- _Exercise description_: Only the lines from the one containing "How far from the lens" through the final line of the material below should be output, exactly as they stand.

### Input data ###

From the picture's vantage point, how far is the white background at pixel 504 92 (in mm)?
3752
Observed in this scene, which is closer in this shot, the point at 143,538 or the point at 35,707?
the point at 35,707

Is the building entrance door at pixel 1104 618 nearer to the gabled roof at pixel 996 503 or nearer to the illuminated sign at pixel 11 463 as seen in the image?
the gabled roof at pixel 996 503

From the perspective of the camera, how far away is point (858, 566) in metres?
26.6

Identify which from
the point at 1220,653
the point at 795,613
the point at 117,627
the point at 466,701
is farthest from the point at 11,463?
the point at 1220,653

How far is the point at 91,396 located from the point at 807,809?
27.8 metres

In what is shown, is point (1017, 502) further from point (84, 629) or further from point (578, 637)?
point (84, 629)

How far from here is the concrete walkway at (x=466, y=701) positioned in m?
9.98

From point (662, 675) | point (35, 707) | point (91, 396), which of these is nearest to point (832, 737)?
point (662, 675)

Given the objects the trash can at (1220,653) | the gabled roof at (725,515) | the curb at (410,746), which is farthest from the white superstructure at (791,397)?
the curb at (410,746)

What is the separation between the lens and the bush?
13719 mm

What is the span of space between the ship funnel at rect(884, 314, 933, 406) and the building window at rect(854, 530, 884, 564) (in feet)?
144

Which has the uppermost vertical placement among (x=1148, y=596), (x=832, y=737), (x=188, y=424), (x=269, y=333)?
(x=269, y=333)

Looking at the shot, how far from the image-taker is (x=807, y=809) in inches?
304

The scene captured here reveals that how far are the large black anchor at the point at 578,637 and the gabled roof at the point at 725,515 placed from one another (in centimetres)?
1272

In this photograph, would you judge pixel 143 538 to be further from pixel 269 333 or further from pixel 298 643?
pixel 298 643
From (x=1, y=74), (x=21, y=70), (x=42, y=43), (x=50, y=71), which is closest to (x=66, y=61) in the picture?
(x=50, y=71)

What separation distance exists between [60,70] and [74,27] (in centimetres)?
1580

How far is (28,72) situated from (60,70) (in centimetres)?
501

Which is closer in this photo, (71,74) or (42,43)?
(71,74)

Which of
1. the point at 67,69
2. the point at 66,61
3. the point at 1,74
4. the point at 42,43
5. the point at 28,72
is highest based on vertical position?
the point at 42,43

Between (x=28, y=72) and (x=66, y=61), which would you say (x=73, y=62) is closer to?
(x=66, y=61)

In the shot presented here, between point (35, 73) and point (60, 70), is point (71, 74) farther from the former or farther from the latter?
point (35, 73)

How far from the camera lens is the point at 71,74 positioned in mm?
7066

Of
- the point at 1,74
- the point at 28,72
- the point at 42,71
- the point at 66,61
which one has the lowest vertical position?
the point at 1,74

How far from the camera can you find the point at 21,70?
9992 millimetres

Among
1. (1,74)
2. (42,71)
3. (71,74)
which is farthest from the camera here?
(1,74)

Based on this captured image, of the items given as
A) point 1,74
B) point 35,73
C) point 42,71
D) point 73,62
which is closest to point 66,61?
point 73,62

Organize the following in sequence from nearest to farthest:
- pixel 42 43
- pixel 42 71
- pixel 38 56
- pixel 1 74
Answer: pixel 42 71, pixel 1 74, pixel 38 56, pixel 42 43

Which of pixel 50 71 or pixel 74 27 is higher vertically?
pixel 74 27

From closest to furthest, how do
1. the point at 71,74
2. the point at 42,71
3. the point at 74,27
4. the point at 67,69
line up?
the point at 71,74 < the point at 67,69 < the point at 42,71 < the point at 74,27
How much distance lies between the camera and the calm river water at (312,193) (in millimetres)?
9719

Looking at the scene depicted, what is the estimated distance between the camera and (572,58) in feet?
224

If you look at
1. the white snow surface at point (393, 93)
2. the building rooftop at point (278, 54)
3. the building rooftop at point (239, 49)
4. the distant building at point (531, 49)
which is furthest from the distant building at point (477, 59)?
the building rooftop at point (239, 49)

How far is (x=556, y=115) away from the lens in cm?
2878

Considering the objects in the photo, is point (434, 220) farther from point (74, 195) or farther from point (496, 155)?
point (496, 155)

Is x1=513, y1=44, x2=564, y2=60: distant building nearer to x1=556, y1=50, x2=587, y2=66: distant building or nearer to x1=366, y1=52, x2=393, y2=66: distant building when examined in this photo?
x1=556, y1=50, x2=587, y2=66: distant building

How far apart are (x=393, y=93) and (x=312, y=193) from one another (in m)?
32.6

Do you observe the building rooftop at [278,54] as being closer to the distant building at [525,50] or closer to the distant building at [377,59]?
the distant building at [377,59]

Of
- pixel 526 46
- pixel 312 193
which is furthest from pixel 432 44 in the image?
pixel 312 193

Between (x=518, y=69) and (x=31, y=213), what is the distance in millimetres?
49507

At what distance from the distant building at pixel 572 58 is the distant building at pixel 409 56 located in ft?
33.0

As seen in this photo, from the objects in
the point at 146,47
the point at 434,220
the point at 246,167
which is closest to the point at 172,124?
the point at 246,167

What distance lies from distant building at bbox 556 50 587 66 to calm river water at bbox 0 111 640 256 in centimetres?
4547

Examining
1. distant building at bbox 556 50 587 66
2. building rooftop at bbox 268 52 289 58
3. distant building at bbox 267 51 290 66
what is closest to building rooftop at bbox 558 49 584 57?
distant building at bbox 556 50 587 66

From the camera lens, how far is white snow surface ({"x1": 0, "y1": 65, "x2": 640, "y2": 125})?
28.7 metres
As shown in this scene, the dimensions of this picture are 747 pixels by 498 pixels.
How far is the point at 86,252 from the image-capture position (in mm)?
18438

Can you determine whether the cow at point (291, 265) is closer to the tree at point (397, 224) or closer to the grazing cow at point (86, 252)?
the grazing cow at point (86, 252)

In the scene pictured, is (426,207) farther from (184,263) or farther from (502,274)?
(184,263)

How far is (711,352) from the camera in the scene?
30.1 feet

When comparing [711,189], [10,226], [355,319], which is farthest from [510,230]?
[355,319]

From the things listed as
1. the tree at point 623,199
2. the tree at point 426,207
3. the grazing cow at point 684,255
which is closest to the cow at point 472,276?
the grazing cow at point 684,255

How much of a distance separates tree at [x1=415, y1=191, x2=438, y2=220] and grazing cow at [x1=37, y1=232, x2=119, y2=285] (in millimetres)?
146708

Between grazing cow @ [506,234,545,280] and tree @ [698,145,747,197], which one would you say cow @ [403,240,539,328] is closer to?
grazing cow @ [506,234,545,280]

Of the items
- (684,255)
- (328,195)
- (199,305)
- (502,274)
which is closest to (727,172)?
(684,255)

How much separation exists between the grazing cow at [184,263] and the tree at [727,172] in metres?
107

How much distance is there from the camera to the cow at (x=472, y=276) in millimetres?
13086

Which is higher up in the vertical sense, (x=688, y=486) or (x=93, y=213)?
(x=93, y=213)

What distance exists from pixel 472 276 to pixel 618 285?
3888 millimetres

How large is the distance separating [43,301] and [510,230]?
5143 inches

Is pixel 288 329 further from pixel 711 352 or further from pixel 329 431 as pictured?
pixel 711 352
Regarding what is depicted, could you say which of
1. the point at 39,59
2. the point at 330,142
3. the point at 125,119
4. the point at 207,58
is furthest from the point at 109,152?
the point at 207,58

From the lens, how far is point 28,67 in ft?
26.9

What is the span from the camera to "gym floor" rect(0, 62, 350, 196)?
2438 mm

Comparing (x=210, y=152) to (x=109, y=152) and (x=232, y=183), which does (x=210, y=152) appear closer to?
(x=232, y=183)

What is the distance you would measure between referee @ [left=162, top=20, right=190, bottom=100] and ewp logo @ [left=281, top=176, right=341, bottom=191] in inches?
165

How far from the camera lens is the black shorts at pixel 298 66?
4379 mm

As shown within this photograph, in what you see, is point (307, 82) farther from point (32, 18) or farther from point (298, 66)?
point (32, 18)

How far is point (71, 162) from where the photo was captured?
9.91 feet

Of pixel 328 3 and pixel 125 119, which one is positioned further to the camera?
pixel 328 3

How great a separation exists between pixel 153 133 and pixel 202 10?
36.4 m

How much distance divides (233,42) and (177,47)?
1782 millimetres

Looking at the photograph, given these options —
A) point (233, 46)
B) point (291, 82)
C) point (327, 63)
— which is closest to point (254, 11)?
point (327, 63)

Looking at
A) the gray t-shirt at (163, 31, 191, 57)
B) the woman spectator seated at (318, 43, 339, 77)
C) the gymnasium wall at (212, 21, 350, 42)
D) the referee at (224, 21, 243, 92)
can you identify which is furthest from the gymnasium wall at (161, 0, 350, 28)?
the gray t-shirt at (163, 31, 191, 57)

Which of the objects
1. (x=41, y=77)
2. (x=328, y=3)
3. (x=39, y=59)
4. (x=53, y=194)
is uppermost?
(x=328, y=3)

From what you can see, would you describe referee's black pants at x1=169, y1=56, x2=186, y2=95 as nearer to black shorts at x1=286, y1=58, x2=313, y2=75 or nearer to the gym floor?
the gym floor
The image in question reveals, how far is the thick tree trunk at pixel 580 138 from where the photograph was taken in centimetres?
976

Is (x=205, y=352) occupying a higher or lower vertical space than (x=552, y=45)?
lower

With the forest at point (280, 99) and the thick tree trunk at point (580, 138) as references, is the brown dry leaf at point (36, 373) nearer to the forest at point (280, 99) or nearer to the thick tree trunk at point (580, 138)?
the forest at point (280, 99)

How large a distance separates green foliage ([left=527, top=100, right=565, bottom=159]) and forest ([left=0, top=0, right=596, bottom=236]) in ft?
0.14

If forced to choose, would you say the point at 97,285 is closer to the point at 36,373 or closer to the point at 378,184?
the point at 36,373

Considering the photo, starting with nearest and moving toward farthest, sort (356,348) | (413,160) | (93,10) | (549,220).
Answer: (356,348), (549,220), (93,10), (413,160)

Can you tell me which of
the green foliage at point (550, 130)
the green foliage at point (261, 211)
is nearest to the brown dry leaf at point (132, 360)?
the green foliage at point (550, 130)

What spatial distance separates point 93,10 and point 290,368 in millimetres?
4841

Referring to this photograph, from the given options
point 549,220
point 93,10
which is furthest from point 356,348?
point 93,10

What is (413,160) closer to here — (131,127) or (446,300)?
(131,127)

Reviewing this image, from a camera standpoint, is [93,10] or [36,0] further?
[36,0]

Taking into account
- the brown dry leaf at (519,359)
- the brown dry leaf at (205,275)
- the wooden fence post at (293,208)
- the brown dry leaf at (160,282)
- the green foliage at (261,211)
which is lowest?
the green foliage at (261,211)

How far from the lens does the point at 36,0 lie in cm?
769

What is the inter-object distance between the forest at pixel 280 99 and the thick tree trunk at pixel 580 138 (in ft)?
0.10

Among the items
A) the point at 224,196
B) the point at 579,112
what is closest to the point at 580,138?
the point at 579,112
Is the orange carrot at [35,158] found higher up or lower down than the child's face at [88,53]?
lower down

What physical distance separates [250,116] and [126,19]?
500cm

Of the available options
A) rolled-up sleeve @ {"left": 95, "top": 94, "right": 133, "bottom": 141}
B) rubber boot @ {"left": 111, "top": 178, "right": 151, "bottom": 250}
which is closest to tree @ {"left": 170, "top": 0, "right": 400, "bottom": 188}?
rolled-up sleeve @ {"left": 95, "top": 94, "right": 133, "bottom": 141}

###

- _Solution_:
How far from the lens does the point at 36,0 lie in cm?
769

What is the inter-object distance between the forest at pixel 280 99 and the thick tree trunk at pixel 580 138 (in ft)?
0.10

Among the items
A) the point at 224,196
B) the point at 579,112
what is closest to the point at 580,138?
the point at 579,112
Is the orange carrot at [35,158] found higher up or lower down than the child's face at [88,53]?
lower down

What physical distance separates [250,116] and [126,19]?
500cm

Of the available options
A) rolled-up sleeve @ {"left": 95, "top": 94, "right": 133, "bottom": 141}
B) rubber boot @ {"left": 111, "top": 178, "right": 151, "bottom": 250}
which is closest to tree @ {"left": 170, "top": 0, "right": 400, "bottom": 188}?
rolled-up sleeve @ {"left": 95, "top": 94, "right": 133, "bottom": 141}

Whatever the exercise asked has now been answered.